Guest post by Patrick Gocke, Grangeville Smokejumper, University of Idaho
2011 fire season, Clearwater / Nez Perce fire zone.
The drive to Grangeville in early June (from Missoula) pointed to a long wait for anything resembling fire season in central Idaho with between 3 to 5 feet of snow still around the visitor center.
Fast-forward to August and the fuels when the fuels curing bringing a hint of brown to the landscape and activity on the fire base increasing to the south around Riggins. August 6th I joined a crew to the Seven Devils where a fire got into a patch of timber around 7,000ft. Fortunately, the jump spot was green with dark moist soil, an area that wouldn’t promote the fires growth and provide a safe spot for firefighting. We found that the dead and down timber held fire in the higher terrain where as lower in the breaks the cured grasses are supporting fire spread.
Late August to mid September was the busiest for the base as there was a period of warm/dry weather with a smattering of lightning. We started getting fires in the higher country that were getting established in the standing dead lodge pole and making short runs with group torching, with the aid dead and down timber. Although the fuels became receptive once dried out, it was late in the season and fire activity was short lived with suppression efforts involved, limiting large fire potential. It should be noted that the fire use fires grew between a few hundred to a couple thousand acres. Seeing how receptive the fuels became once things dried out it brings me to conclude that in the future a early to normal time frame of curing fuels coupled with the dead fuel loading in Central Idaho will lead to a more active fire season.
From a fellow hot-shot:
“..last year was the least active year I have experienced. 2011 a much more active season than 2010. In 2010 late July/early August was the only active part of my fire season, and I only was assigned to initial attack fires that were easily controlled in the first shift. During the late summer/early fall this year, I was busy on a number of fire assignments, although none of these grew particularly big and were contained within 5 shifts. I have based this assessment on how many days I was on assignment, how many fires I went to, and how successful our suppression efforts were. It is, as you probably have figured out, wildly subjective.”

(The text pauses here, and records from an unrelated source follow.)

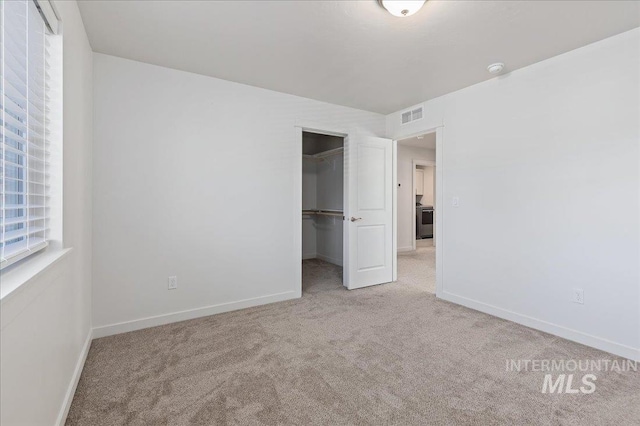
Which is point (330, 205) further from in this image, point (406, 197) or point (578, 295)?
point (578, 295)

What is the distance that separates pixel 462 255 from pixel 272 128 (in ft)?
8.44

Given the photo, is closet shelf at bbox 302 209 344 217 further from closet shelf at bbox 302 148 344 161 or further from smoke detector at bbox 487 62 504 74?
smoke detector at bbox 487 62 504 74

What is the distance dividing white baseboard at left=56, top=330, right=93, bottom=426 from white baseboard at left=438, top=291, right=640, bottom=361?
343 cm

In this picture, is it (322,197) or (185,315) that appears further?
(322,197)

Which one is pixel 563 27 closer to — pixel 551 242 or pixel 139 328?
pixel 551 242

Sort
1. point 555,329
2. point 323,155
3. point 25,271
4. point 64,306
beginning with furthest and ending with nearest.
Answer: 1. point 323,155
2. point 555,329
3. point 64,306
4. point 25,271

Summary: As of October 20, NIFC has reported a total of 381 thousand acres burned in Idaho, 161k in Montana, 18k in Washington, and 270k in Oregon. Just strictly by the numbers this is actually less than in what was considered a nominal fire year in 2010. The caveat is that one fire in southern Idaho in cheatgrass/range accounted for a majority of the area burned, albeit it is not comparable to equate an acre of rangeland burned to an acre of dense forest burned. Despite an absolute lack of wildfire in June and July true to Predictive Services fire season outlook put together back in April, the dry July-September, coupled with warmer temperatures, lower relative humidity in August and particularly into the first half of September resulted in low fuel moisture and elevated fire potential across much of the interior NW.